To the Mothers with Dreams Unseen
Very soon, as long as all goes well, I will be sharing pictures of a baby girl in my arms who I have carried now for over 9 months.
I anticipate that I’ll be full of joy and my heart will be overwhelmed. I anticipate my husband, my son, and our whole family experiencing this joy as well. I am so looking forward to that day. It feels so sweet that I can see it- I can see the different moments of labor and delivery and the precious time afterwards as we meet each other for the first time. I can dream about and visualize it.
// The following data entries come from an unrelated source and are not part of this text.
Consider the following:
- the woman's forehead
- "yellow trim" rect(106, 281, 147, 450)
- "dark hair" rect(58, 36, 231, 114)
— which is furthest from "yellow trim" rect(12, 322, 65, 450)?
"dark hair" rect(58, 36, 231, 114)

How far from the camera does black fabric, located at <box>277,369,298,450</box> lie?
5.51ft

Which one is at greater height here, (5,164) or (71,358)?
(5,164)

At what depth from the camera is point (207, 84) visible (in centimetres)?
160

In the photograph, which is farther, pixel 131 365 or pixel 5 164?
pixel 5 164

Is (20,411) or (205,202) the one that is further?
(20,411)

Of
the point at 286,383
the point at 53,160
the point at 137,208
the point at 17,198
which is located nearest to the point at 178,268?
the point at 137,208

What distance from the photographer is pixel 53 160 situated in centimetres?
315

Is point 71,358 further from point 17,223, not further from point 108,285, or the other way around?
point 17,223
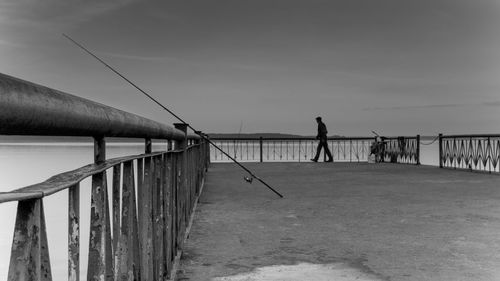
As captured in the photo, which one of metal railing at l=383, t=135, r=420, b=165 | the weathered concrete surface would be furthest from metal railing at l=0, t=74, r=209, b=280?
metal railing at l=383, t=135, r=420, b=165

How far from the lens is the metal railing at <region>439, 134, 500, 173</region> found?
16.0 metres

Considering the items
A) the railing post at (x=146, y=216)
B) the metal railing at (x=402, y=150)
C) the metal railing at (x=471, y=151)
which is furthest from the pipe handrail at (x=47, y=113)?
the metal railing at (x=402, y=150)

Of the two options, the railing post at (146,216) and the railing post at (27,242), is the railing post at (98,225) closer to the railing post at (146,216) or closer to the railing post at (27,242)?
the railing post at (27,242)

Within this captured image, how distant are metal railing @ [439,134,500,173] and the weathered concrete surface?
22.2 ft

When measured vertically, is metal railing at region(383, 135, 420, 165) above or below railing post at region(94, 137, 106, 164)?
below

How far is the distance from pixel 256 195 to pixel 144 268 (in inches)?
272

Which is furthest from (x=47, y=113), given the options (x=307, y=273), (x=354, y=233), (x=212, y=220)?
(x=212, y=220)

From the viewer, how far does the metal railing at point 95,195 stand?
0.95 metres

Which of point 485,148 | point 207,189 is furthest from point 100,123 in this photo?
point 485,148

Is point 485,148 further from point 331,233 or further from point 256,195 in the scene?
point 331,233

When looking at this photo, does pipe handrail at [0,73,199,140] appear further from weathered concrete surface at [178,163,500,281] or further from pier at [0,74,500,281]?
weathered concrete surface at [178,163,500,281]

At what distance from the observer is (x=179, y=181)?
187 inches

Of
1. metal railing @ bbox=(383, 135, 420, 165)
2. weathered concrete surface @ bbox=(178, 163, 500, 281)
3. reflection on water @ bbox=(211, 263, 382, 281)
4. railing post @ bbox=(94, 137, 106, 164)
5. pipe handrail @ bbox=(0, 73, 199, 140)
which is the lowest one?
reflection on water @ bbox=(211, 263, 382, 281)

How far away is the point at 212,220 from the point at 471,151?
41.9 feet
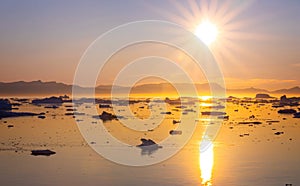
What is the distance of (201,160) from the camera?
22266 mm

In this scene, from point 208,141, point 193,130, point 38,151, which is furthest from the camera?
point 193,130

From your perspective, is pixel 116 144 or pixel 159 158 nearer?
pixel 159 158

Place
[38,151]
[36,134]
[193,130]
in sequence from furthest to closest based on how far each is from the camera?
[193,130] < [36,134] < [38,151]

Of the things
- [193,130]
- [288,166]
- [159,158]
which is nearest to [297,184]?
[288,166]

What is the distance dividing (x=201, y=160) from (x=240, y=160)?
1.73 metres

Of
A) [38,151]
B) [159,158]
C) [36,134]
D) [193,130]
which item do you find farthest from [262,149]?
[36,134]

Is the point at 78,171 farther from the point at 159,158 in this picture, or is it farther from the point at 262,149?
the point at 262,149

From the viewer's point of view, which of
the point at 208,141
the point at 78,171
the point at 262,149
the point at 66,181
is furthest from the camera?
the point at 208,141

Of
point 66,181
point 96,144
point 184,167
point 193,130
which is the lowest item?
point 66,181

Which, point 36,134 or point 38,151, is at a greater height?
point 36,134

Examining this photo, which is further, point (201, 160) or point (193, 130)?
point (193, 130)

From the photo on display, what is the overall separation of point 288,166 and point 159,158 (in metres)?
5.69

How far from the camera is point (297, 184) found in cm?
1808

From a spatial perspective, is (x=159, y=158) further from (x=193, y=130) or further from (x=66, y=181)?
(x=193, y=130)
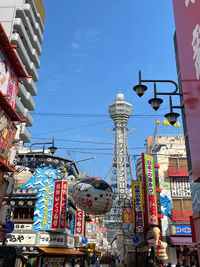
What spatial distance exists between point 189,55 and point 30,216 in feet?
74.8

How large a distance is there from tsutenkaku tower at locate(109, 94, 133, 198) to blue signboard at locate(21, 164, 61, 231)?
103 m

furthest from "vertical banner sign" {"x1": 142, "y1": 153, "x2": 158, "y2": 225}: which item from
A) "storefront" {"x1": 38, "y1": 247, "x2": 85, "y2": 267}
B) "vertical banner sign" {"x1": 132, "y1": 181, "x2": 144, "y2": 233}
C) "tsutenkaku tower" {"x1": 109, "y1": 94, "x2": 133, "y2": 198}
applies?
"tsutenkaku tower" {"x1": 109, "y1": 94, "x2": 133, "y2": 198}

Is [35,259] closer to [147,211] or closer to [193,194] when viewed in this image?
[147,211]

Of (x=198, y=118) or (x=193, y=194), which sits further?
(x=193, y=194)

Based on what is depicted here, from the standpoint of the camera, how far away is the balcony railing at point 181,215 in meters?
25.5

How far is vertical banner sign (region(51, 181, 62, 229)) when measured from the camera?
79.0 feet

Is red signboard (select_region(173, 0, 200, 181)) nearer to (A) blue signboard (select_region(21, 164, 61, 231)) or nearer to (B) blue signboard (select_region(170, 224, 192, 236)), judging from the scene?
(B) blue signboard (select_region(170, 224, 192, 236))

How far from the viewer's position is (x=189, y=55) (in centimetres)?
625

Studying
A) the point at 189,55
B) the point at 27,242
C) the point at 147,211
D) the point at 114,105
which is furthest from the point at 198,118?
the point at 114,105

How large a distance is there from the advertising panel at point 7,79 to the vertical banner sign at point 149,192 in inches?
562

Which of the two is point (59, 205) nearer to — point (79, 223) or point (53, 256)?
point (53, 256)

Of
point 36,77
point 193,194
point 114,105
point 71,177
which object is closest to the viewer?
point 193,194

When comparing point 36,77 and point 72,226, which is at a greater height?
point 36,77

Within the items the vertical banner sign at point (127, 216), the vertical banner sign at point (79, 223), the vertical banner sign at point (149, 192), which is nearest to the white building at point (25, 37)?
the vertical banner sign at point (79, 223)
In the midst of all of that, I also find myself hurting for those days that didn’t come. To the mommas who dreamt about and visualized this day and it never came- my heart aches. For those who have been struck by infertility, for those who have lost both inside and outside of the womb, for those who have a hole in their heart where tragedy is so big and unfair- my heart aches.
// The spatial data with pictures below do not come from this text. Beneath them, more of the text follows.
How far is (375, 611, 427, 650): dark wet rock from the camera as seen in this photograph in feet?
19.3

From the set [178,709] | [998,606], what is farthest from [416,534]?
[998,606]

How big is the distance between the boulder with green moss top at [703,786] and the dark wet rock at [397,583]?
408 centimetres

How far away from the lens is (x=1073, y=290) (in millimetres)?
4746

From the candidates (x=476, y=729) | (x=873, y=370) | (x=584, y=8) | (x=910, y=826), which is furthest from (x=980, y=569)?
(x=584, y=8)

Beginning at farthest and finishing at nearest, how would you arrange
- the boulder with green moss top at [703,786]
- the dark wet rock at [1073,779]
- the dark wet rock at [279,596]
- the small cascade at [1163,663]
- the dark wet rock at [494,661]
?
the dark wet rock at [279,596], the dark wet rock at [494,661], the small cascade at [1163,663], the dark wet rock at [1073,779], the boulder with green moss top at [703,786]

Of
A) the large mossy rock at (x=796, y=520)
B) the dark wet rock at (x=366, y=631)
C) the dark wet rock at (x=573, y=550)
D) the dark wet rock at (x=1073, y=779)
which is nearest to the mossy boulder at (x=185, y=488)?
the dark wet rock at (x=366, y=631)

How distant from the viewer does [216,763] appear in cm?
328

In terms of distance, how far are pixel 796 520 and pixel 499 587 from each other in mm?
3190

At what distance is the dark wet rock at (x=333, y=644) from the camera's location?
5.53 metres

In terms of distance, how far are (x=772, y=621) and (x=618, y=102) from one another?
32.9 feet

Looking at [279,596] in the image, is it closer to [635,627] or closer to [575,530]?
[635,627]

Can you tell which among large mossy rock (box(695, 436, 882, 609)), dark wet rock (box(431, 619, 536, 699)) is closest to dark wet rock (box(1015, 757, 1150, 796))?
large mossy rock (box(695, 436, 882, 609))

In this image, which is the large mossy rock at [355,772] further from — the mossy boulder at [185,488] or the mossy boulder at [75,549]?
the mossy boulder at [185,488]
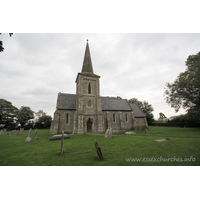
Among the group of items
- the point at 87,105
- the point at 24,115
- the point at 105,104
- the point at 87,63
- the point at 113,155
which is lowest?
the point at 113,155

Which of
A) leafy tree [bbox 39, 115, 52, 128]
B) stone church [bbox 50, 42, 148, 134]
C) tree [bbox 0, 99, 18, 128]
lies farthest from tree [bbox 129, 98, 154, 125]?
tree [bbox 0, 99, 18, 128]

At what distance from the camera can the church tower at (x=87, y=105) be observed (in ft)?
65.9

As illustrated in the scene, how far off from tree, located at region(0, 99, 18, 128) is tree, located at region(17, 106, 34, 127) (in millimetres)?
1686

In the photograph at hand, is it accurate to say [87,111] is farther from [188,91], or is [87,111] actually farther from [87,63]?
[188,91]

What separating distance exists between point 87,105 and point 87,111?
1.35m

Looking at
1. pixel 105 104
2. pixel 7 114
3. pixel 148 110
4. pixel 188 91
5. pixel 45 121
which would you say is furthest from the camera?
pixel 148 110

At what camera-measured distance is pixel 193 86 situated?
59.7 ft

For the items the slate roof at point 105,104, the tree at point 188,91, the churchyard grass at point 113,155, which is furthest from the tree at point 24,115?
the tree at point 188,91

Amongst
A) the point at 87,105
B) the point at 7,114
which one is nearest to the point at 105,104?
the point at 87,105

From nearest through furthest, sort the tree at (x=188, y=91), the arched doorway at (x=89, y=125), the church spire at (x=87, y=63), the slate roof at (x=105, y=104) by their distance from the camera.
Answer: the tree at (x=188, y=91) → the arched doorway at (x=89, y=125) → the slate roof at (x=105, y=104) → the church spire at (x=87, y=63)

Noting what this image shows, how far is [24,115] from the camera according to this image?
35.0m

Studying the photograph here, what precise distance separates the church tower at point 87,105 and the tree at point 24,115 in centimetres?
2569

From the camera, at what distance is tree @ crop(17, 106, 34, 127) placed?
34531mm

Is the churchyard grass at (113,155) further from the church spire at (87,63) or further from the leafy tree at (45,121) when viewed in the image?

It’s unfair. It’s really unfair. I will never ever understand why infertility and infant loss is a reality for so many and yet I feel it’s so important to keep that reality in my mind and honor its’ harsh truth.
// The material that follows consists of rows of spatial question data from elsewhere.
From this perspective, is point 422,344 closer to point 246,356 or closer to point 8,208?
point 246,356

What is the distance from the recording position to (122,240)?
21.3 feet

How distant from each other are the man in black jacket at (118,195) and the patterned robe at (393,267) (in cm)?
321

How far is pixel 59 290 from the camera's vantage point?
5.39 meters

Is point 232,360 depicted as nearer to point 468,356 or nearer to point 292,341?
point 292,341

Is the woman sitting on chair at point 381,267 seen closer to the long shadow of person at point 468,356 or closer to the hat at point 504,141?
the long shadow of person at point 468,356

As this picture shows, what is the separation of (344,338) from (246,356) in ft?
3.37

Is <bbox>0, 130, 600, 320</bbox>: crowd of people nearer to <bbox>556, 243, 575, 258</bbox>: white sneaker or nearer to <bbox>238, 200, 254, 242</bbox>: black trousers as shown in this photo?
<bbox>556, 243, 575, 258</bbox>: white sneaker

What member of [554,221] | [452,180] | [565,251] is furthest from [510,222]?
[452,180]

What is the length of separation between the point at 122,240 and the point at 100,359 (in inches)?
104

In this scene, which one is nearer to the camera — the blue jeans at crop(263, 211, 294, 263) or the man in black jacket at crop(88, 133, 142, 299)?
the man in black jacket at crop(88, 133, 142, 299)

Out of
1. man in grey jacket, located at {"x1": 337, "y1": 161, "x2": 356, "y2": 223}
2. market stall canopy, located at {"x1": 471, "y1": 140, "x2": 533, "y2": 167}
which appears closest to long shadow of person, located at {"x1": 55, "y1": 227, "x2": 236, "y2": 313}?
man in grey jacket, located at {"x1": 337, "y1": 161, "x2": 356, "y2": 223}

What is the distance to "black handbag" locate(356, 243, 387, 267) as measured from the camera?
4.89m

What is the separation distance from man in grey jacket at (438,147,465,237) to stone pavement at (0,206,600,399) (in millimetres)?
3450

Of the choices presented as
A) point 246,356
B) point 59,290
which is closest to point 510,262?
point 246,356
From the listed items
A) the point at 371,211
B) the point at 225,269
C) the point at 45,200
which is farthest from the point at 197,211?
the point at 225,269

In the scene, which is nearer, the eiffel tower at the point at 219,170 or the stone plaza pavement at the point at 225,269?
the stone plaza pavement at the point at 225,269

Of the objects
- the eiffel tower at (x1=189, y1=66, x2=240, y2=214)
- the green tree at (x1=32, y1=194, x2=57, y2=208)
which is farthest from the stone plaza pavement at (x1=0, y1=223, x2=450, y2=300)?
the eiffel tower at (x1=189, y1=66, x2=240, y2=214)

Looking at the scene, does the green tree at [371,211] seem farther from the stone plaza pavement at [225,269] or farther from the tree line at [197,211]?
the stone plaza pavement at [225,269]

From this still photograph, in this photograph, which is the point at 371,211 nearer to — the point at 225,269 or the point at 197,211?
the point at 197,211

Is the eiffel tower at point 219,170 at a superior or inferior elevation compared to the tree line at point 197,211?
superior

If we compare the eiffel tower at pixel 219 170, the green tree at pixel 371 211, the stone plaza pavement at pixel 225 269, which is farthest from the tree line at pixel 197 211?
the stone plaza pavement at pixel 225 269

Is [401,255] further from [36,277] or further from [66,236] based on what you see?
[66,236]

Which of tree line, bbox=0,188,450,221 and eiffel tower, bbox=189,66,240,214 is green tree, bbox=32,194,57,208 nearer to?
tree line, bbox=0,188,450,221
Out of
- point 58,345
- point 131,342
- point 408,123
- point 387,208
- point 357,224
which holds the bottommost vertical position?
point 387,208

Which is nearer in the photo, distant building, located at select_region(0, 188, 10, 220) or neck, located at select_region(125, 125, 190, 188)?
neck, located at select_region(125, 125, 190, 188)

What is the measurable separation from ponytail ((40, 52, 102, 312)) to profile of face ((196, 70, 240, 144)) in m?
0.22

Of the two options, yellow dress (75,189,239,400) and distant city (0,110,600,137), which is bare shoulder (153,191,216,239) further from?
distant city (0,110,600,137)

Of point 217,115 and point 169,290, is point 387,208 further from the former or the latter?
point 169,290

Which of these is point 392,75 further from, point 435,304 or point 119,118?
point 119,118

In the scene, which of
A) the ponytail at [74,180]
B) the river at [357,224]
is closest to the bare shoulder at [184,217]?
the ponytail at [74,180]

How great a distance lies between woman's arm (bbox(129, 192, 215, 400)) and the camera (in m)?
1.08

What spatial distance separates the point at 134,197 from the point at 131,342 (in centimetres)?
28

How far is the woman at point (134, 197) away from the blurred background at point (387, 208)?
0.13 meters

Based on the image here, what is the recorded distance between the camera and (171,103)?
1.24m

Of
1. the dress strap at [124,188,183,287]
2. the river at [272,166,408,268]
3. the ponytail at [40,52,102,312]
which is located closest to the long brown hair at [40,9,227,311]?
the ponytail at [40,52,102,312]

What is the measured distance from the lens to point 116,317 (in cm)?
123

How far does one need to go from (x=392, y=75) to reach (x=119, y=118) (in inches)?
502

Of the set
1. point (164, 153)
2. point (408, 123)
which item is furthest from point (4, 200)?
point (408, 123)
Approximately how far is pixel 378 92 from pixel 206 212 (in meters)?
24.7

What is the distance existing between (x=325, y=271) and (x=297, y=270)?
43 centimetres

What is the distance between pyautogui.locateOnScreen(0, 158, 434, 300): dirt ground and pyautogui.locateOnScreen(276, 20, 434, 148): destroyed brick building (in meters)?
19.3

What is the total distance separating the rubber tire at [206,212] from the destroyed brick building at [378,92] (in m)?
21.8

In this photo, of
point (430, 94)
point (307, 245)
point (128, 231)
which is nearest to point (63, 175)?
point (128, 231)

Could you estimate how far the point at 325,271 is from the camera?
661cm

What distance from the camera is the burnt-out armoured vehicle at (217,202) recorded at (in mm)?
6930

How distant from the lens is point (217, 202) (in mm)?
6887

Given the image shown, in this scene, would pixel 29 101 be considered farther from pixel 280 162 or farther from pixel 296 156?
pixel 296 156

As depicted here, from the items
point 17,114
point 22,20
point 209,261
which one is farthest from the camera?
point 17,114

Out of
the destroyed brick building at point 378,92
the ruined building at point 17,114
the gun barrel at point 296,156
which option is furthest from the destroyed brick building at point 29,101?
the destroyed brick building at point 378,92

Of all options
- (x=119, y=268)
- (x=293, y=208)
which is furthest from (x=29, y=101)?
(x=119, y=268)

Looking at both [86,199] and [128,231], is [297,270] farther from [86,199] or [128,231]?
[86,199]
There are many dichotomies we participate in throughout life. How do we both celebrate joy while not overlooking the realities of pain that affect so many? How do we invite others to share in the manifestation of life that we are so excited about while not causing an aching in the heart of others who have dreamt and not seen? How do we partner together to be in one accord through the triumphs and also the pains?
I don’t have answers. I can’t fix a thing. But I can say this- I see you. I think of you. My heart aches. Even in the moments of bliss and joy of celebrating, I see you and I agree that it’s not fair.